Матерь божья. Это фантастика. Терпеть не могу избитое выражение «таять от удовольствия», но я была готова растечься по полу, как мороженое в жару. Хорошо еще, было на что опереться, иначе я бы, наверное, не устояла на ногах. Я так ослабела, что приходилось усилием воли удерживать голову прямо. Иначе она болталась бы из стороны в сторону, а это, боюсь, не очень сексуально.

— М-м-м, — промычала я.

Он улыбнулся — и повторил.

После четырех неземных поцелуев я сказала, что должна пойти домой, потому что где одно, там и другое, а я не хочу никаких «глупостей».

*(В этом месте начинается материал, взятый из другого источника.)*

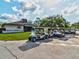 Several golf carts lined up in front of the community clubhouse on a sunny day at 11050 Kiskadee Cir, New Port Richey, FL 34654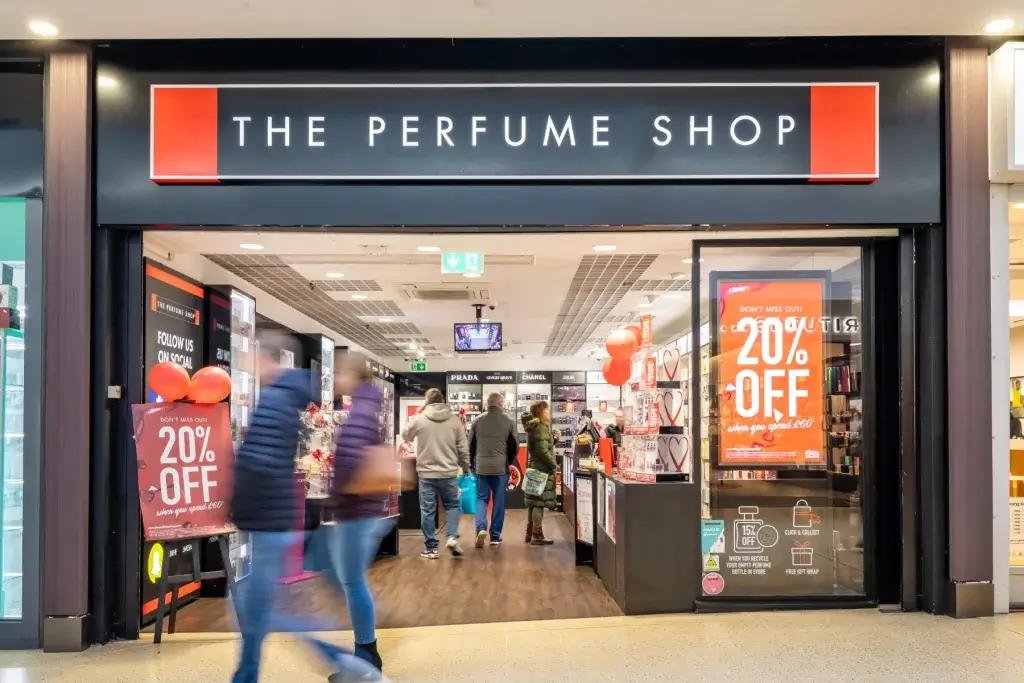 The Perfume Shop storefront with large black sign, 20% off posters, red balloons and blurred shoppers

В глазах у него плясала смешинка.

— Ты ужасно забавная.

Должно быть, у меня на лице появилось выражение тревоги, потому что он поспешно добавил:

— В хорошем смысле.

Я сказала, что хочу дать ему в поездку свое африканское ожерелье.

— Это было бы здорово, — сказал он без тени иронии.

Я попыталась развязать веревочку, но не смогла.

— Дай я, — предложил он.

Несколько мгновений я наслаждалась прикосновениями его рук и теплом его дыхания на своей шее. Он распутал узелок и протянул мне ожерелье. Я обмотала подвеску веревочкой, поцеловала ее (очень глупо, не знаю, зачем я это сделала) и вложила украшение в его ладонь.

— Пожалуйста, привези его обратно.

Он посмотрел на мой талисман и осторожно сжал в кулаке.

Шагая домой, вдыхая свежий утренний воздух, я вдруг поняла, что совсем забыла про Кэти. Набрала ее номер. Кэти сообщила, что отлично развлекается, и попросила не волноваться.

На заднем плане раздавалось нестройное хоровое пение.


— Скажите, вы постоянно предаетесь романтическим фантазиям? — спросила доктор Дж.

— Нет, — быстро ответила я.

Слишком быстро. Не надо быть психологом, чтобы заметить: я даже не задумалась. Мне показалось, что меня в чем-то обвиняют, и я рефлекторно выставила шипы. Доктор Дж. не раз объясняла мне, что это нормальная человеческая реакция, и все-таки я была недовольна собой — такой прокол после восьмидесяти часов терапии!